I don’t find the approach completely satisfying or successful. By comparison, I much prefer later Avedon books where he pursued a consistent formal approach, including the American West and Richard Avedon Portraits. These are the books where Avedon most clearly and successfully gives us what I want from him: the sense of confrontation that defined his white background portraiture.
Another important formal element that we see in Observations is the development of Avedon’s strategies of montage: his use of two images on facing pages to make implied claims of similarity or difference between the people pictured. Again, it seems obvious to our 21st-century media-saturated eyes that we should do this as photographic designers, but look for comparison at the techniques of sequencing and montage in The Americans.
Avedon’s pictures speak to each other and create higher orders of metaphorical meaning in a way distinct from Frank’s sequencing. Consider, for example, page 146, where Avedon joins photographs of Robert Oppenheimer and Martin Darcy in a similar stance, and that helps to inspire Capote’s analysis of appearance and virtue.

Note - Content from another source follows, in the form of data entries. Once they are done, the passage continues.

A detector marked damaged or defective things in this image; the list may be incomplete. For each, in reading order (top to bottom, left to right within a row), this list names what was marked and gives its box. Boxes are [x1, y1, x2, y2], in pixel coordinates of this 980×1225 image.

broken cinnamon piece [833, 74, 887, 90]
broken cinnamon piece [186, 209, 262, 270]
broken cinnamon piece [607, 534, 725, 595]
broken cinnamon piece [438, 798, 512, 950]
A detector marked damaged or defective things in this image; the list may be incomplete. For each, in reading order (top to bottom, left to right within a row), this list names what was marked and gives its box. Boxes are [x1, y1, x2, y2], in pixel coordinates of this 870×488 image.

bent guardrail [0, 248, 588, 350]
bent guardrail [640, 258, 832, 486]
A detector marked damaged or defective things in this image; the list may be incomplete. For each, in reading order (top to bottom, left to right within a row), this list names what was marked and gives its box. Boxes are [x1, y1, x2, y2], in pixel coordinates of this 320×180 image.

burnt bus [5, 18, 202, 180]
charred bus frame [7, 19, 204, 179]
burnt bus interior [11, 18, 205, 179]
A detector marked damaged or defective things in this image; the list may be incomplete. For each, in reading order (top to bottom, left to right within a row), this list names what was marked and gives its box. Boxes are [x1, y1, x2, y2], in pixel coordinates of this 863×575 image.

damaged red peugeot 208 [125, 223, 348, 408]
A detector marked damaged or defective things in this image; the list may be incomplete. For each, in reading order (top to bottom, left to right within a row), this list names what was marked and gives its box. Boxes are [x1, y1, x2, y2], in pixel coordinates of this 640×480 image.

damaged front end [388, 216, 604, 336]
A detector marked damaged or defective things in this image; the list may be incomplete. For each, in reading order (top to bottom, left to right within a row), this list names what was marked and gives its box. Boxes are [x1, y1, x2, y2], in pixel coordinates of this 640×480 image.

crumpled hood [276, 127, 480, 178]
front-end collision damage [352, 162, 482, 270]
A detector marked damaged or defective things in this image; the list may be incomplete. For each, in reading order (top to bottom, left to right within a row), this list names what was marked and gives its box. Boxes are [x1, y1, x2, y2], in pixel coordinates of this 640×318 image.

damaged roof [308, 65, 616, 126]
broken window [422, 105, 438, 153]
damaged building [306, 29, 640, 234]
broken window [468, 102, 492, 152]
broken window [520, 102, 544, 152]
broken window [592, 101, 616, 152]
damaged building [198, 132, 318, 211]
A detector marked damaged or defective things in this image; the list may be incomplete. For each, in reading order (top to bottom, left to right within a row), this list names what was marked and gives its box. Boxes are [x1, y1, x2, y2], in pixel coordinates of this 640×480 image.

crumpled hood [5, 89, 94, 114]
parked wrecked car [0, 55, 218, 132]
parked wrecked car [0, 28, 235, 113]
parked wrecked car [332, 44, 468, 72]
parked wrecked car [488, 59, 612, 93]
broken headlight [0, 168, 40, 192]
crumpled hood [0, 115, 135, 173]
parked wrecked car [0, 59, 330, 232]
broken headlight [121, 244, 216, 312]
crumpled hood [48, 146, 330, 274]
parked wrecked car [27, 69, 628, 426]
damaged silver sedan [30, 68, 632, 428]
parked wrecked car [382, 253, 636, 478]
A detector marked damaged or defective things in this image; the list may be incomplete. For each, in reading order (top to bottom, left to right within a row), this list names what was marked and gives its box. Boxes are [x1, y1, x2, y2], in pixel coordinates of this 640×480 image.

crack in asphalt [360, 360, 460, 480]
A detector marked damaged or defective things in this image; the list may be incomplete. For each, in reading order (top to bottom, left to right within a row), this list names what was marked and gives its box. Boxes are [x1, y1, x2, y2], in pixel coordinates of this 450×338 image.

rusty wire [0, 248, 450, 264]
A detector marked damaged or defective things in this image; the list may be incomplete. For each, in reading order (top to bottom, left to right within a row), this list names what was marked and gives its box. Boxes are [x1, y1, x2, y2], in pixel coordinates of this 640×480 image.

This month’s book ‘Observations’ is not easily accessible in your local library, nor is it affordable to most. But we consider it to be more than worthy of a Photo Book Club discussion, and so next week we will post a video looking through the book, making sure this incredible book is available to view by as many fans as possible!
Author Richard Avedon, with comments by Truman Capote
Publisher Simon & Schuster, 1959
Like Robert Frank’s ‘The Americans,’ which we discussed last month in the Photo Book Club, American photographer Richard Avedon’s first book, ‘Observations,’ was published in 1959. And, like ‘The Americans’ it was included in Andrew Roth’s ‘The Book of 101 Books: Seminal Photographic Books of the 20th Century (PPP Editions, 2001), now itself a seminal work on the history of the photographic book.
Having begun to take photographs during the Second World War, where he served in the Merchant Marine, Avedon became chief photographer of ‘Harper’s Bazaar’ in the late 1940s, where he helped redefine and elevate fashion photography to an art form, frequently taking his models out of the studio.
But Avedon’s first book did not focus on his fashion work, but on his iconic and penetrating portraits. In the 150 pages that form ‘Observations,’ with comments by the great American writer Truman Capote, we encounter the likes of Charlie Chaplin, John Huston, Alfred Hitchcock, The Duke and Duchess of Windsor, Arthur Miller, Pablo Picasso, Marilyn Monroe, Mae West, Judy Garland, Igor Stravinsky, Katherine Hepburn, Brigitte Bardot, Louis Armstrong, Humphrey Bogart, Buster Keaton, and many others.
Reflecting upon Avedon’s oeuvre, Maria Morris Hambourg recently wrote ‘By dint of progressive challenges to himself, Richard Avedon has not only distilled photographic portraiture to its irreducible core, but has also produced an extended meditation on life, death, art, and identity. Laureate of the invisible reflected in physiognomy, Avedon has become our poet of portraiture.’